Hm, why do you think we haven't evolved with perfect memory? Could there be a good reason?
The standard answers to this kind of question are:
1. Local optimum: Evolution is a black box optimization process. No black box optimization process that progresses in reasonable time can cover all of the search space, so they will get stuck in local optima. The eye is a good example of a local optimum. The nerve fibers are on the wrong side of the eye, so you get a large blind spot where the fibers go "out of the eye" and into the brain. However, to fix this suboptimal design would require a rather large trek through solution space, and some of the intermediate solutions would be so bad that evolution would weed them out. Therefore, the eye remains as it is. The same may be the case for memory structures in the brain.
2. Shifting tradeoffs: Evolution is also quite slow. Therefore, its tradeoffs are based on an environment in which we no longer reside, where food was scarce and one had to save energy lest one died. This sort of wrong-tradeoff optimization is evident everywhere you have obesity, for instance.
In this case, perhaps near-perfect memory was too heavy a weight to bear in conditions of scarce resources. If it was, evolution would not have optimized in that direction, because the losses (due to having to expend more energy) would be greater than the gains (of greater planning or what have you). Now, on the other hand, we do have much more energy available, but evolution hasn't caught up.

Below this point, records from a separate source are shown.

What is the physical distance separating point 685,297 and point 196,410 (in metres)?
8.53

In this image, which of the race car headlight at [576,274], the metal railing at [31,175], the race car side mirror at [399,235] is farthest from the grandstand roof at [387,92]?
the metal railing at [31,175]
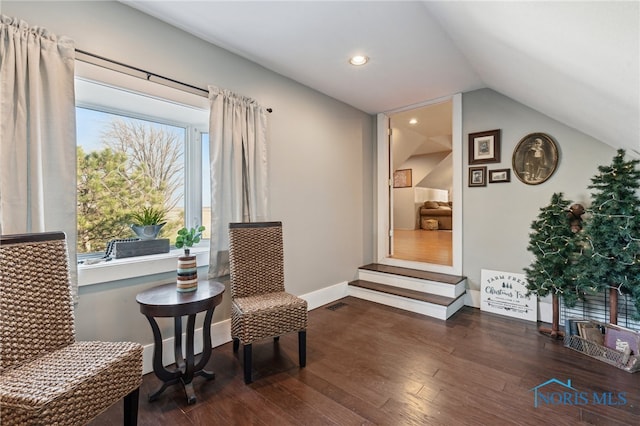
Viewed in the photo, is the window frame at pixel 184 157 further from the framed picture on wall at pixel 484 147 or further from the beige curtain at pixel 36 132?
the framed picture on wall at pixel 484 147

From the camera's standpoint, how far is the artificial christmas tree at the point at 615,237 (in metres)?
2.12

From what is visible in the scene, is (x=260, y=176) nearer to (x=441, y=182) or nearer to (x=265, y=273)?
(x=265, y=273)

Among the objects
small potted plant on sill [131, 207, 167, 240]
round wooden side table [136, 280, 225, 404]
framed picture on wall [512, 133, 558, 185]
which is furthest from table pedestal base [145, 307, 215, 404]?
framed picture on wall [512, 133, 558, 185]

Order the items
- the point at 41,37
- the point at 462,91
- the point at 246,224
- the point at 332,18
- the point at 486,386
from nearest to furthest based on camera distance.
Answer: the point at 41,37 < the point at 486,386 < the point at 332,18 < the point at 246,224 < the point at 462,91

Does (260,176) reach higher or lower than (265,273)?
higher

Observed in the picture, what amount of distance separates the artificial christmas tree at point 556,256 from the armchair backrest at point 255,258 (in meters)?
2.38

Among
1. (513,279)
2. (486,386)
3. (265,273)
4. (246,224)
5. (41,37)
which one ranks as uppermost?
(41,37)

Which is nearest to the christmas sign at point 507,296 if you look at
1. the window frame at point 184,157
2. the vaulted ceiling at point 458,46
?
the vaulted ceiling at point 458,46

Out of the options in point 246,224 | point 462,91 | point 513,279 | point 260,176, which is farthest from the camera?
point 462,91

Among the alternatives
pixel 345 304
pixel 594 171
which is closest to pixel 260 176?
pixel 345 304

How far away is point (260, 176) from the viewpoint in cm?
259

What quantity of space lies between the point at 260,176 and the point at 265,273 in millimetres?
884

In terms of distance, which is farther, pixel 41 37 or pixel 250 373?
pixel 250 373

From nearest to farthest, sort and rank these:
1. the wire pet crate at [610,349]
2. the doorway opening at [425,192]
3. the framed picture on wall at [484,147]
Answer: the wire pet crate at [610,349]
the framed picture on wall at [484,147]
the doorway opening at [425,192]
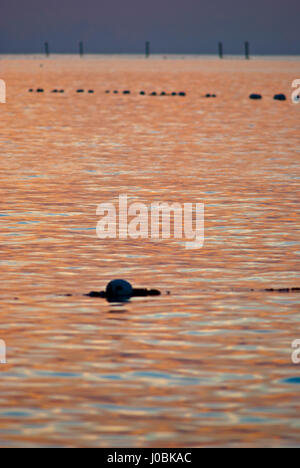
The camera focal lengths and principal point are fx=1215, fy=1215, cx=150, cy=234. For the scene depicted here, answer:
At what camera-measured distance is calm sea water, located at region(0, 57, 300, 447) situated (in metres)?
11.1

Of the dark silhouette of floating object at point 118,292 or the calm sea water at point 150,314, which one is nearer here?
the calm sea water at point 150,314

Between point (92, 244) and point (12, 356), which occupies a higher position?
point (92, 244)

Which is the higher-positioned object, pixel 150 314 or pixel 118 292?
pixel 118 292

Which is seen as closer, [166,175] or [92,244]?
[92,244]

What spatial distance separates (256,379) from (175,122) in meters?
49.2

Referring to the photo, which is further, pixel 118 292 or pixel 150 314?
pixel 118 292

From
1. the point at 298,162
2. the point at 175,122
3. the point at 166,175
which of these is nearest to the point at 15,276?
the point at 166,175

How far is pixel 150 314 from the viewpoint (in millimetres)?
15570

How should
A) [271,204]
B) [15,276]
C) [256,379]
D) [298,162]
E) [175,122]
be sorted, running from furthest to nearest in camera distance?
[175,122]
[298,162]
[271,204]
[15,276]
[256,379]

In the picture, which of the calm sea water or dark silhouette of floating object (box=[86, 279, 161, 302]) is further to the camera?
dark silhouette of floating object (box=[86, 279, 161, 302])

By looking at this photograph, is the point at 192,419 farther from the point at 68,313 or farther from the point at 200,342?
the point at 68,313

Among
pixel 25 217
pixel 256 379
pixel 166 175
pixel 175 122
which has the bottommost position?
pixel 256 379

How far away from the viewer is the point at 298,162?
37594mm

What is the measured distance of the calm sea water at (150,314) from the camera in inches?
436
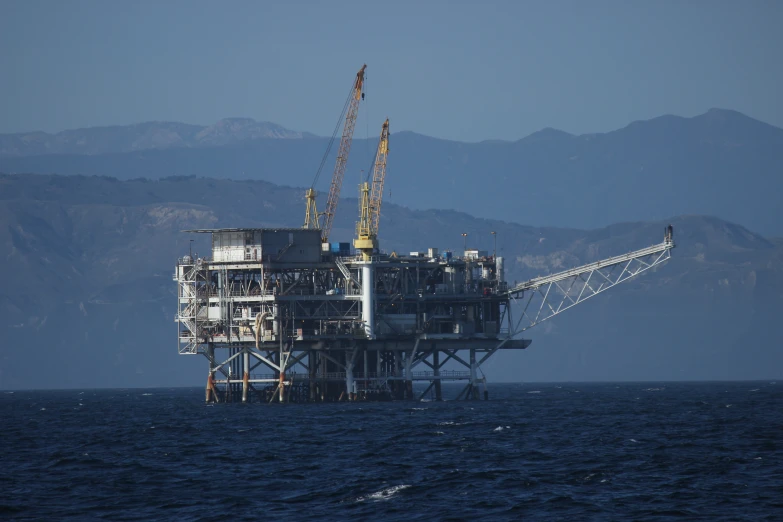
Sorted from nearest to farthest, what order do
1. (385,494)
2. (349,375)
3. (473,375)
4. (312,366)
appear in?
(385,494) → (349,375) → (312,366) → (473,375)

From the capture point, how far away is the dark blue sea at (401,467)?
66.2 m

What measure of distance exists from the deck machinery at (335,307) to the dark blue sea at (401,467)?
1427 cm

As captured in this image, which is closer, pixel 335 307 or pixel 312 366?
pixel 335 307

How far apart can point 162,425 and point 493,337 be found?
39332 mm

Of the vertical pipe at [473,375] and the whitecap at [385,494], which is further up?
the vertical pipe at [473,375]

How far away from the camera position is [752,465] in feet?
261

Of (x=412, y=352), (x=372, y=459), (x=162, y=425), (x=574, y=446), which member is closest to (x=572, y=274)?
(x=412, y=352)

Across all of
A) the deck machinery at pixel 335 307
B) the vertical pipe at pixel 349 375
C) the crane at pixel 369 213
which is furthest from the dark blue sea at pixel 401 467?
the crane at pixel 369 213

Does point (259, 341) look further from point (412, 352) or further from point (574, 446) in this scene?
point (574, 446)

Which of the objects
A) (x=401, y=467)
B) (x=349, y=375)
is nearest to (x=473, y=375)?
(x=349, y=375)

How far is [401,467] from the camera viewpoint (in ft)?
267

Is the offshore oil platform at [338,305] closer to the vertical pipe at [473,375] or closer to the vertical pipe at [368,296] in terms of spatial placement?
the vertical pipe at [368,296]

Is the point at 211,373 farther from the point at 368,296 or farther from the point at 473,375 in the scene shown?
the point at 473,375

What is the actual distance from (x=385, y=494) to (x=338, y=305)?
7187 centimetres
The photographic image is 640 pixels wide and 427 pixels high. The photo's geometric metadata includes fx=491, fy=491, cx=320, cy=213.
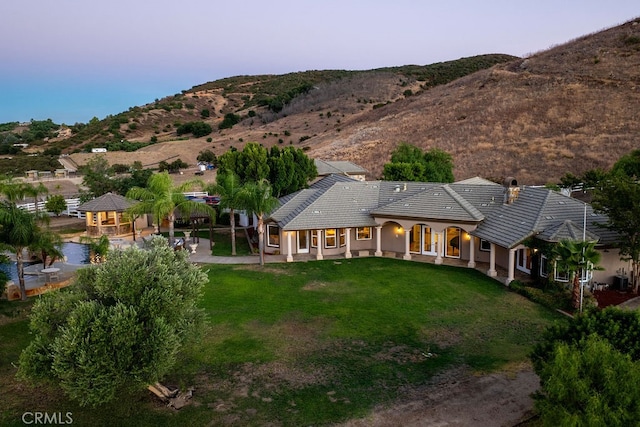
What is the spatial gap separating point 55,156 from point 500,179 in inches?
2926

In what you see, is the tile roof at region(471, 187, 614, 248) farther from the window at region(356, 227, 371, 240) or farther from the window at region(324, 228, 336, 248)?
the window at region(324, 228, 336, 248)

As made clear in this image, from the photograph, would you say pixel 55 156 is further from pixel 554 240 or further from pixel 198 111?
pixel 554 240

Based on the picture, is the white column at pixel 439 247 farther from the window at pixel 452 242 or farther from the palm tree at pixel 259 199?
the palm tree at pixel 259 199

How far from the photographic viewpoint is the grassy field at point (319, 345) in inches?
470

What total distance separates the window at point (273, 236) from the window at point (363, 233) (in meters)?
4.74

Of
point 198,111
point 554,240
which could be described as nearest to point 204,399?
point 554,240

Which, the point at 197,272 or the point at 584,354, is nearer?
the point at 584,354

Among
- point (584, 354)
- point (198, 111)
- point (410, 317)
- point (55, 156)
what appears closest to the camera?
point (584, 354)

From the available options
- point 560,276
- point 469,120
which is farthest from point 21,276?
point 469,120

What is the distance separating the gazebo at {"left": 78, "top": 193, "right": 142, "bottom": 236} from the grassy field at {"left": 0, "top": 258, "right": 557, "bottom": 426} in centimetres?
1476

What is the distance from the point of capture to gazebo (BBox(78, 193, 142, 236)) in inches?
1384

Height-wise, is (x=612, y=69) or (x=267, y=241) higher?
(x=612, y=69)

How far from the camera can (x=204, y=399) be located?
1238 cm

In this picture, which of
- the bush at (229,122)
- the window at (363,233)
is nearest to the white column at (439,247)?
the window at (363,233)
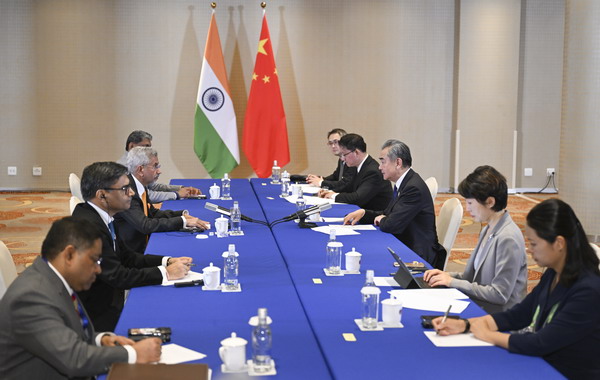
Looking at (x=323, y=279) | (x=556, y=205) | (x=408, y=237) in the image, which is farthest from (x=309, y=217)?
(x=556, y=205)

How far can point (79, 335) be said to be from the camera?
283 cm

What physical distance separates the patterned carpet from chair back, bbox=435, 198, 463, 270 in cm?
129

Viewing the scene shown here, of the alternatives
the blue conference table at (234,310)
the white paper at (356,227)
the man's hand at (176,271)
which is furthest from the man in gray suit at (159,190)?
the man's hand at (176,271)

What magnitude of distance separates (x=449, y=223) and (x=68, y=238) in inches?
142

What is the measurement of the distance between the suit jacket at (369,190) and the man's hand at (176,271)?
3.26 m

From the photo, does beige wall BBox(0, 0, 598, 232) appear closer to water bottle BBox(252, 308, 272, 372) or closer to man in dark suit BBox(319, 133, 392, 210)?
man in dark suit BBox(319, 133, 392, 210)

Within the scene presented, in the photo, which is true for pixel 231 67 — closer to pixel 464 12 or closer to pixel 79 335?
pixel 464 12

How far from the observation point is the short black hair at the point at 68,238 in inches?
109

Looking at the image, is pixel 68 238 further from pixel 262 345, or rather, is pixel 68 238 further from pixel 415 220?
pixel 415 220

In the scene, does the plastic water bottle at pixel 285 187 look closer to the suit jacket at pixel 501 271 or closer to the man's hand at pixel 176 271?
the man's hand at pixel 176 271

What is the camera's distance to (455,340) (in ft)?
9.95

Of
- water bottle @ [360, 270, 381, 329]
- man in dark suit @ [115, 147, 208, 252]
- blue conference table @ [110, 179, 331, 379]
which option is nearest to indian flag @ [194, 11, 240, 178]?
man in dark suit @ [115, 147, 208, 252]

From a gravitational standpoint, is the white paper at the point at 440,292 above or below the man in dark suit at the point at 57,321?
below

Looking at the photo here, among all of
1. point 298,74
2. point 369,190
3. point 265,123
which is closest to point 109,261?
point 369,190
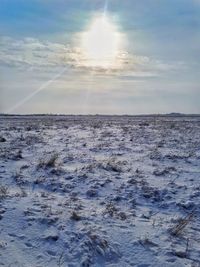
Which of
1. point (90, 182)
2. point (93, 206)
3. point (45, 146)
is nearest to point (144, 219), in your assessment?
point (93, 206)

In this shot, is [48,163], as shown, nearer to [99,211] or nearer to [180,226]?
[99,211]

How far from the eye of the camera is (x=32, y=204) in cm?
869

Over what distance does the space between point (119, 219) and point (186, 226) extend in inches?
56.4

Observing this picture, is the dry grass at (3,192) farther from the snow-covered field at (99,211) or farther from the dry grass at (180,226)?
the dry grass at (180,226)

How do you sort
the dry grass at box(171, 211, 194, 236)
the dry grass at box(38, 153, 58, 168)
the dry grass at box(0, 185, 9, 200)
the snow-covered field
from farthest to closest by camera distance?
the dry grass at box(38, 153, 58, 168) → the dry grass at box(0, 185, 9, 200) → the dry grass at box(171, 211, 194, 236) → the snow-covered field

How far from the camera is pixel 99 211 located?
337 inches

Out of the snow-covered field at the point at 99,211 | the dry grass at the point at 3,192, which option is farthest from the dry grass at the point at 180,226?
the dry grass at the point at 3,192

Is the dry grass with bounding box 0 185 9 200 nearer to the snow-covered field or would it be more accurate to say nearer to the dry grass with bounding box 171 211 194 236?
the snow-covered field

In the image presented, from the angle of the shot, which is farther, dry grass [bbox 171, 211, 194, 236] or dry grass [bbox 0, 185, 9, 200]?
dry grass [bbox 0, 185, 9, 200]

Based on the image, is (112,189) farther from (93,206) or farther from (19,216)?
(19,216)

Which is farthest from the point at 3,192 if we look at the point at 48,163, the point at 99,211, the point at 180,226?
the point at 180,226

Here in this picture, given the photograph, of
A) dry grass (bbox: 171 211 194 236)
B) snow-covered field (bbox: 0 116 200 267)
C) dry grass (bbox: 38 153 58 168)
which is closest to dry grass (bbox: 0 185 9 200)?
snow-covered field (bbox: 0 116 200 267)

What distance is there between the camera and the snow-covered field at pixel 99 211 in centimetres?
688

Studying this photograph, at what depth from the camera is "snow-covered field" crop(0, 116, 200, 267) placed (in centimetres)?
688
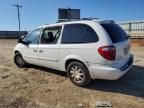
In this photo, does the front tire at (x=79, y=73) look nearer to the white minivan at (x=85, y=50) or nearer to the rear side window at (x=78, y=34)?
the white minivan at (x=85, y=50)

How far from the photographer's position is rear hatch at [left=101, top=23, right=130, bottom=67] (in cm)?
529

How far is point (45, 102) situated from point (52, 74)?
8.08 ft

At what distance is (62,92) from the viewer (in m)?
5.51

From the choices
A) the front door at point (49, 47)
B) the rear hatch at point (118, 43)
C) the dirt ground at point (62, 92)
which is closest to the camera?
the dirt ground at point (62, 92)

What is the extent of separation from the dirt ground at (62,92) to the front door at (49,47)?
0.55 m

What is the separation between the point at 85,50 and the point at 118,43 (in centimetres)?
88

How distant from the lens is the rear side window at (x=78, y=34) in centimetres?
543

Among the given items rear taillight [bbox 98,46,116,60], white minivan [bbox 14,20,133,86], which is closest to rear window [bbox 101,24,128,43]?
white minivan [bbox 14,20,133,86]

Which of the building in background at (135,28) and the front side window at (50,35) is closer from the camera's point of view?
the front side window at (50,35)

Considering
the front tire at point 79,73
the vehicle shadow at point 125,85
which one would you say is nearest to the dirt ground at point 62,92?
the vehicle shadow at point 125,85

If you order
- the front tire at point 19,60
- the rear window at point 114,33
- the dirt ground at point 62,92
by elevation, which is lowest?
the dirt ground at point 62,92

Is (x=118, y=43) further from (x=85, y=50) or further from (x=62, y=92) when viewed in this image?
(x=62, y=92)

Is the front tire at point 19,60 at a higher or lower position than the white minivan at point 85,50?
lower

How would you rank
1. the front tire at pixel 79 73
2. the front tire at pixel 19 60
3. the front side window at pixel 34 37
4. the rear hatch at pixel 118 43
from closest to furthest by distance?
the rear hatch at pixel 118 43 < the front tire at pixel 79 73 < the front side window at pixel 34 37 < the front tire at pixel 19 60
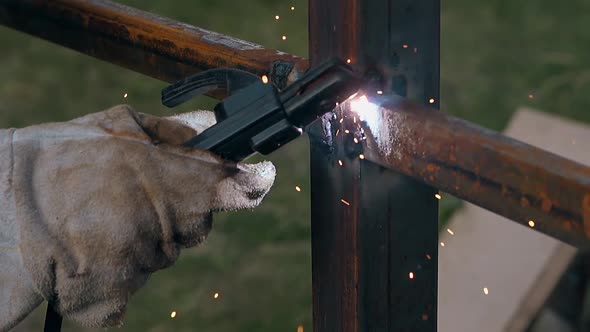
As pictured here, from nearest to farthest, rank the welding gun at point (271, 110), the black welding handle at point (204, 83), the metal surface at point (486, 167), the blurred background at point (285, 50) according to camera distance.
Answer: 1. the metal surface at point (486, 167)
2. the welding gun at point (271, 110)
3. the black welding handle at point (204, 83)
4. the blurred background at point (285, 50)

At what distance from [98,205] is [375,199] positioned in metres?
0.31

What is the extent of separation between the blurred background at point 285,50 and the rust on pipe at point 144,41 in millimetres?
1679

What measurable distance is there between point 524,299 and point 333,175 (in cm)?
154

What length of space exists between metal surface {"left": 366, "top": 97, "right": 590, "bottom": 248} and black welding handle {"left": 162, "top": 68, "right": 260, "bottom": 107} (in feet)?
0.56

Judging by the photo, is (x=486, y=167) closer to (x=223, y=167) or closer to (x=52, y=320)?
(x=223, y=167)

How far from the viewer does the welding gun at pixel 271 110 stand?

So to sum all of that up: to the degree that the evolutionary process visits close to optimal solutions, it is slow, and to the degree that the evolutionary process is fast, it skips certain solutions that might be very good. In both of these cases, technology can cover what evolution does not - when evolution is blind, technology can be less so; and when evolution has its blind spots, technology have others so they can make up for each other's partial coverage.